Based on what I’ve already built and automated so far, there are very little further efficiency gains possible for anyone who would attempt to duplicate the work already done. This gives me great confidence in the longevity of the business.
 
@doantrang Competitors can and do jump in all the time in my industry, but they can’t compete with my price point and level of quality. Most of my competitors have 10-20 employees and antiquated systems which drives up their overhead and actually reduces their ability to scale.

In my case, it’s just myself, my freelance dev who is strictly building new automated tools, and the automation we’ve already built. It is possible that my margin could erode away to 0% with fierce competition, but even if it did I would be the last man standing as I have microscopic amounts of overhead compared to all competitors. Once I diversify to adjacent industries, this concern is fully alleviated. My lack of overhead gives me an immense amount of confidence of domination in this specific industry in the long-term.

Also, because I have worked hand in hand with the direction for development of the entire system over a 4 year period, I am quite aware of blind spots that might ordinarily not be obvious to someone who built a company with a large team. I’ve grown to be a subject matter expert in this industry now, but it didn’t come easily. Today all my sales occur online, but when family hear that I am in this industry, firstly they are shocked, and suddenly I am the go-to consultant for any and all questions they have related to this industry. I am told that I give better guidance than anywhere they could have gone to locally, even among those that have been in this industry their entire lives.
 
@manga006 It sounds really impressive.

if I were your competitor and knew you could outperform/replace 10 staff at say an average of $40,000 per annum your platform would be worth $400,000 for year 1 alone.. thats without factoring in additional scale.

It certainly sounds highly investible or at the very least a opportunity to licence.
 
@doantrang You raise a good point. I have been told that I should have made a SAAS to sell to existing businesses in this industry. But that sounded a little boring to me honestly, so instead I just created a business that uses the SAAS that I developed and I have been scaling up and taking market share ever since.

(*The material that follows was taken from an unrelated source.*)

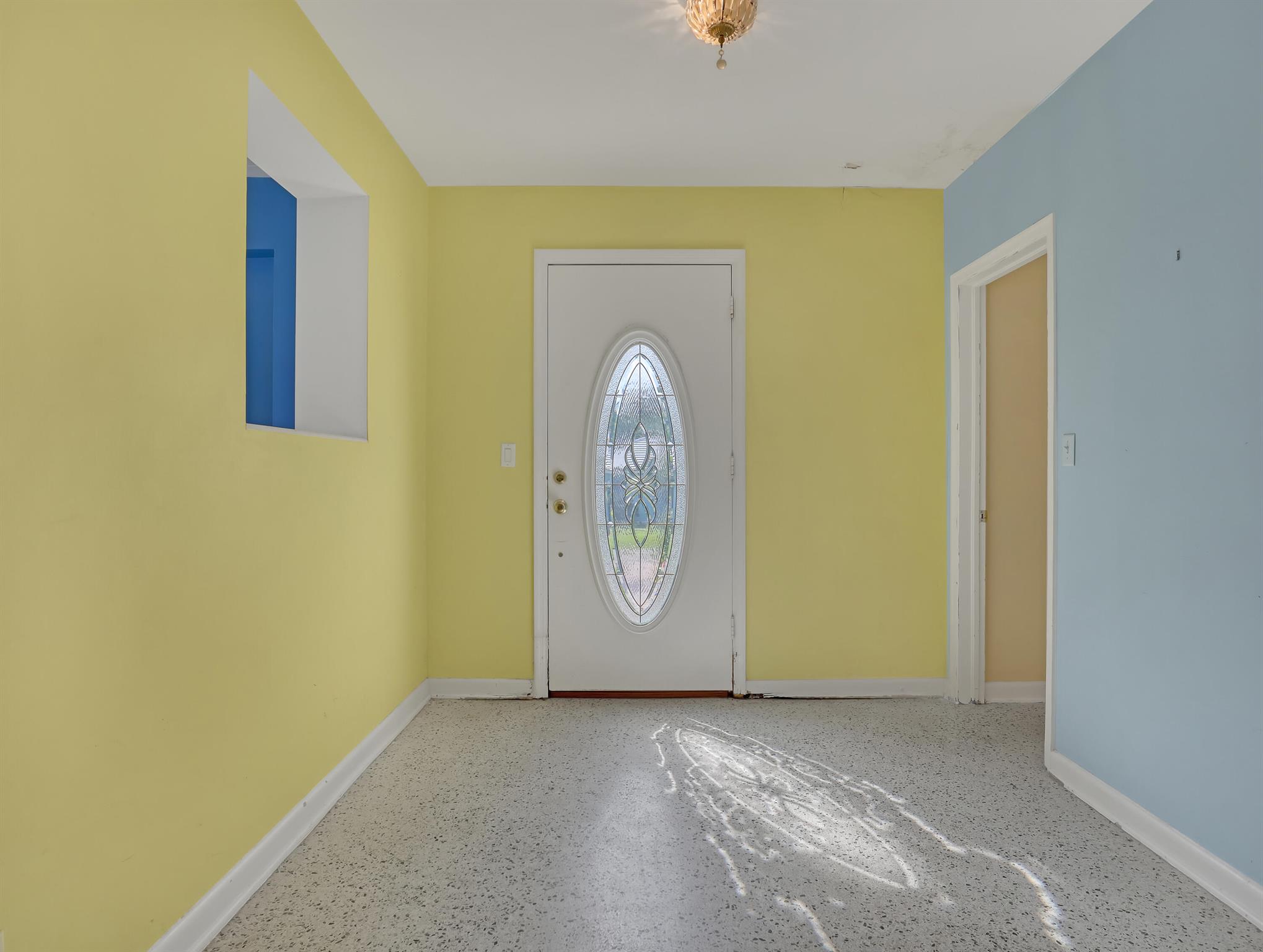 PALM BEACH SHORES - Residential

It is much more defensible (at least in my opinion) to build a …let’s call it “traditional” business instead of building a SAAS and trying to sell the SAAS. Once a SAAS is public, it is quite easy to duplicate the features and functionality. Competition then becomes an issue and you need to raise funding very quicky to stay ahead. A pure SAAS business is not very bootstrap friendly. On the other hand, It is much more difficult to replicate a business that is using its own private proprietary technology, and so such a business is ideal for solofunded solofounders, though much more difficult to build.

People have actually built SAAS for this industry over the years, which many of the competitors still use, but it’s just not built with the level of laser focus and customization that I built my product with. My intuition tells me there will never be a commercially viable product similar to my SAAS, but I need to further reflect on why I believe that is the case.

In a lot of ways, the competitors don’t really know what their actual business friction points are, and so they are all satisfied with the current state of the SAAS products they use. My SAAS takes everything about 100x deeper than any existing product on the markets. If the existing SAAS is Lake Tahoe, then my SAAS is Mariana’s trench. It would be very difficult to take it even deeper and drive any meaningful value from it.

I tested out the concept with this small niche, but I’m most excited about expansion to adjacent industries in the future which is where nearly all of my future growth will be after I monopolize this smaller market.